Gazet van Antwerpen Stad en Rand
Surplacend de dieperik in
Een eindeloos abonnement op de hitlijsten, uitverkochte zalen en volle festivalweiden: sinds Goud, hun doorbraakhit einde 2015, staat er geen maat op het succes van Bazart. Dat meer dan de helft van het debuutalbum Echo tot singles werd herverpakt, hield ze al die tijd onafgebroken op de radio. Dat u dit niet al lang beu bent, is ons een blijvende bron van verbazing. Want zo dicht liggen deze songs vaak bij mekaar, dat de monotonie al snel afstompend werkt. Aan hun tweede album hebben Matthieu Terryn, Simon Nuytten en Oliver Symons langer kunnen werken, maar dat is er nauwelijks aan te horen. Er zit wat meer zwoele soul en r&b in het elektropop-geluid, er zijn een paar gasten die het bereik nog groter kunnen maken. Maar ook Eefje De Visser (in Onder Ons) en Baloji (in Niet te Dichtbij/Côte à côte) moeten zich gewillig inschakelen in een geluid dat zijn doeltreffendheid bewezen heeft.
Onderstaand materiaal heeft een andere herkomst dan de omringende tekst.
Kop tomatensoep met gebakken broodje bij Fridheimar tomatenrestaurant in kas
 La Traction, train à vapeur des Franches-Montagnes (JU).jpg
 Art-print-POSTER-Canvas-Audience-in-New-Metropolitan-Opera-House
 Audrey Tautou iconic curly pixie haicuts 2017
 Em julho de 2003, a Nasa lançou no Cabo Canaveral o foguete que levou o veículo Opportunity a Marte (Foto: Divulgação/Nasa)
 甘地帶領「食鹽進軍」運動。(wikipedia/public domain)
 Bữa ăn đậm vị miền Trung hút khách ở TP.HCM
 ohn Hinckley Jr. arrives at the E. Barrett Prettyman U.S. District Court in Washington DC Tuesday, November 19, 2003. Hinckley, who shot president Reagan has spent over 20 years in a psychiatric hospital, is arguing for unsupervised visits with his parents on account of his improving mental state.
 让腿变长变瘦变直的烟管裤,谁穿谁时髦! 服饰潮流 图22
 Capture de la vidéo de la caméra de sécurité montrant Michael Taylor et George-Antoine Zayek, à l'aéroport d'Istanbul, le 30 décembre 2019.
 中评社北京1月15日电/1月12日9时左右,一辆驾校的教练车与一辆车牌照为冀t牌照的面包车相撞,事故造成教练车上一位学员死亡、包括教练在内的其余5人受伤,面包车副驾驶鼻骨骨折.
Producer Luke Smith werkte eerder met Depeche Mode en Foals en weet hoe een eigentijds popalbum moet klinken, maar de songs zijn wat ze zijn, de teksten vinden nog altijd geen richting. En de sound van mixer Jasper Maekelberg is vandaag zo dominant aanwezig in de Belgische popmuziek, dat ook daarmee Bazart de oren niet doet spitsen. Zoals het bevriende Oscar & The Wolf voor hen, speelt ook Bazart zo opzichtig op veilig, dat we bij single Grip (Omarm me) al bij de eerste beluistering het gevoel hadden dat we dit nummer al jaren kenden. “Goed zo”, horen we een muziekmarketeer al uitroepen. Terwijl Bazart met 2 vooral bewijst dat je ook surplacend naar de dieperik kunt fietsen.